Section 471. Using as genuine a forged document or electronic record
471. Using as genuine a forged 1[document or electronic record].

Whoever fraudulently or dishonestly uses as genuine any 1[document or electronic record] which he knows or has reason to believe to be a forged 1[document or electronic record], shall be punished in the same manner as if he had forged such 2[document or electronic record].

1. Subs. by Act 21 of 2000, sec. 91 and Sch. I, for “document” (w.e.f. 17-10-2000).

2. Subs. by Act 21 of 2000, sec. 91 and Sch.

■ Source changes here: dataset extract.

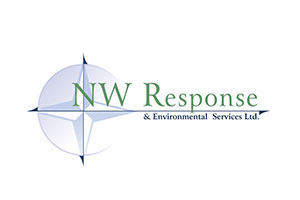 NorthWest Response Ltd.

I, for “document forged” (w.e.f. 17-10-12000)

Section 475. Counterfeiting device or mark used for authenticating documents described in Section 467, or possessing counterfeit marked material

Whoever counterfeits upon, or in the substance or, any material, any device or mark used for the purpose of authenticating any document described in Section 467 of this Code, intending that such device or mark shall be used for the purpose of giving the appearance of authenticity to any document then forged or thereafter to be forged on such material, or who, with such intent, has in his possession any material upon or in the substance of which any such device or mark has been counterfeited, shall be punished with 1[imprisonment for life], or with imprisonment of either description for a term which may extend to seven years, and shall also be liable to fine.

1. Subs. by Act 26 of 1955, sec. 117 and sch., for “transportation for life” (w.e.f. 1-1-1956).

Section 476. Counterfeiting device or mark used for authenticating documents or electronic record other than those described in Section 467, or possessing counterfeit marked material

476. Counterfeiting device or mark used for authenticating 1[documents or electronic record], other than those described in Section 467, or possessing counterfeit marked material.

Whoever counterfeits upon, or in the substance of, any material, any device or mark used for the purpose of authenticating any 1[document or electronic record], other than the documents described in Section 467 of this Code, intending that such device or mark shall be used for the purpose of giving the appearance of authenticity to any document or electronic record1 then forged or thereafter to be forged on such material, or who with such intent, has in his possession any material upon or in the substance of which any such device or mark has been counterfeited, shall be punished with imprisonment of either description for a term which may extend to seven years, and shall also be liable to fine.

1.   Subs. by Act 21 of 2000, sec. 91 and Sch. I, for “any document” (w.e.f. 17-10-2000).

In the aforementioned Section of IPC the relevant section as can be used in dowry related cases are as follows:

Section 193, 196, 209, 211, 463 and 471 Indian Penal Code

Thus coming back to the provision 340 Cr PC it is crystal clear that for the offences mentioned in Section 195 (1)(b) Cr PC the Court cannot take cognizance except on the complaint to the said court by the aggrieved person. Section 193 IPC and various related sections of IPC like 193 to 196, 199, 200, 205 to 211 (both inclusive) and 228, 463 and related sections mentioned above, the Court only takes cognizance if the aggrieved party comes forward and it is pertinent to mention herein that the Court in whose proceedings a false claim or false document has been submitted does not take any action suo moto, so the aggrieved person has to show and come forward to prove that the other party has in fact stated false facts and has in fact given or submitted false evidence in relation to Court Proceedings.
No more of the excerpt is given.